Six miles from earth, loosed from the dream of life,
I woke to black flak and the nightmare fighters.
When I died they washed me out of the turret with a hose.

Always amazed at what these guys wrote about their war experiences.

related note K, Aside from his incredible war writings Fussell has also written probably the funniest satire of American social ambitions I have ever read called Class : A Guide to the American Status System. He's a giant plain and simple.

mommapolitico said...

I have started going on the intercom at school before each major holiday to explain to the students the reason why they're getting a day off. It is surprising to me how few families talk about the meaning of national holidays anymore. Putting out and bringing in the flag on those special days was such a tradition at our house growing up, and I am amazed when the kids don't have any notion of why they get a day off. Guess I am sounding like one of the old folks criticizing the young whippersnappers...but it's sad that we have become so divided, politically and culturally, that we don't even have a shared knowledge of the meaning behind days such as Memorial Day. Hope my little announcements will help.

K. said...

DC: What can I say but "ditto?"

Rasta: It would have been worth being an English major at Rutgers just to take a class from Fussell. I've read The Great War and Modern Memory, The Children's Crusade, parts of his memoir, and any essay I come across. I'm ordering a copy of Class tonight.

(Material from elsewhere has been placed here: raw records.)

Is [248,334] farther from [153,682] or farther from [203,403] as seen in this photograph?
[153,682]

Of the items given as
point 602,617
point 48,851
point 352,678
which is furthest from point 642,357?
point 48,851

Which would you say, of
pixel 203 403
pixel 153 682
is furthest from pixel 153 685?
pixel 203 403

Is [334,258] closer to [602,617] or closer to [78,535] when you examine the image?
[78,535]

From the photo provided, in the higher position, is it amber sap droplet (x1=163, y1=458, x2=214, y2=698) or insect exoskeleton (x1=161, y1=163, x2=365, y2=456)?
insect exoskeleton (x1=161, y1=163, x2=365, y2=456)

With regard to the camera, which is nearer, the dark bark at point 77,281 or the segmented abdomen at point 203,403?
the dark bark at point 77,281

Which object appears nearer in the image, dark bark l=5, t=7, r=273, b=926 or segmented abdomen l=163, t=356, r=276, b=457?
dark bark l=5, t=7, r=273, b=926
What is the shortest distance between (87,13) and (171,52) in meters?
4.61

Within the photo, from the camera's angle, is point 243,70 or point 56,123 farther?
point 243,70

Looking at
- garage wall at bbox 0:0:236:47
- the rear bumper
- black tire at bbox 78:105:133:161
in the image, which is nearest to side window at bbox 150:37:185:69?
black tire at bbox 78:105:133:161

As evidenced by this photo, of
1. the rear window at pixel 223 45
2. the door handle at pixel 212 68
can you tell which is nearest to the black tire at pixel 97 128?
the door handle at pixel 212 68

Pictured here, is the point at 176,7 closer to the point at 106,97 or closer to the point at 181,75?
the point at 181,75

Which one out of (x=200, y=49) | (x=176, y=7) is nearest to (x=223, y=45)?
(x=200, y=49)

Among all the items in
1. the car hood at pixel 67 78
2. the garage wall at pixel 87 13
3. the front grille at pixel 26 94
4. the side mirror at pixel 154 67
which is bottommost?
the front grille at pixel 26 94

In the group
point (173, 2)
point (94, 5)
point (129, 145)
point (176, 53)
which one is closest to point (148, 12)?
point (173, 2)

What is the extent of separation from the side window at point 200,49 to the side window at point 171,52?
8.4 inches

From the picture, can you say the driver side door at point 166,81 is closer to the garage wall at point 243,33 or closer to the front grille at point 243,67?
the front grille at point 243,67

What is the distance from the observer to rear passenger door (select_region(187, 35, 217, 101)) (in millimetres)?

MP: Take my word for it -- you are not among the old folks of this crew! Memorial Day and Veteran's Day are difficult to explain in full without sounding unpatriotic, so good on for making the effort.

K. said...

IMHO, "the old lie" is one of the most bitter and unarguable statements ever made in a poem. It would bring even Dick Cheney up short. OK, maybe not him, but you get the point.

Ima Wizer said...

Thanks K........happy weekend to ya!

Darlene said...

A great post and so different from the usual sentimental garbage we hear now. War is Hell PERIOD.

naomi dagen bloom said...

Thanks for a splendid post. I think the peace movement really misses by not putting together explanations of Memorial Day with powerful No War message. We need to risk being "unpatriotic" if we are ever to stop this endless war-making.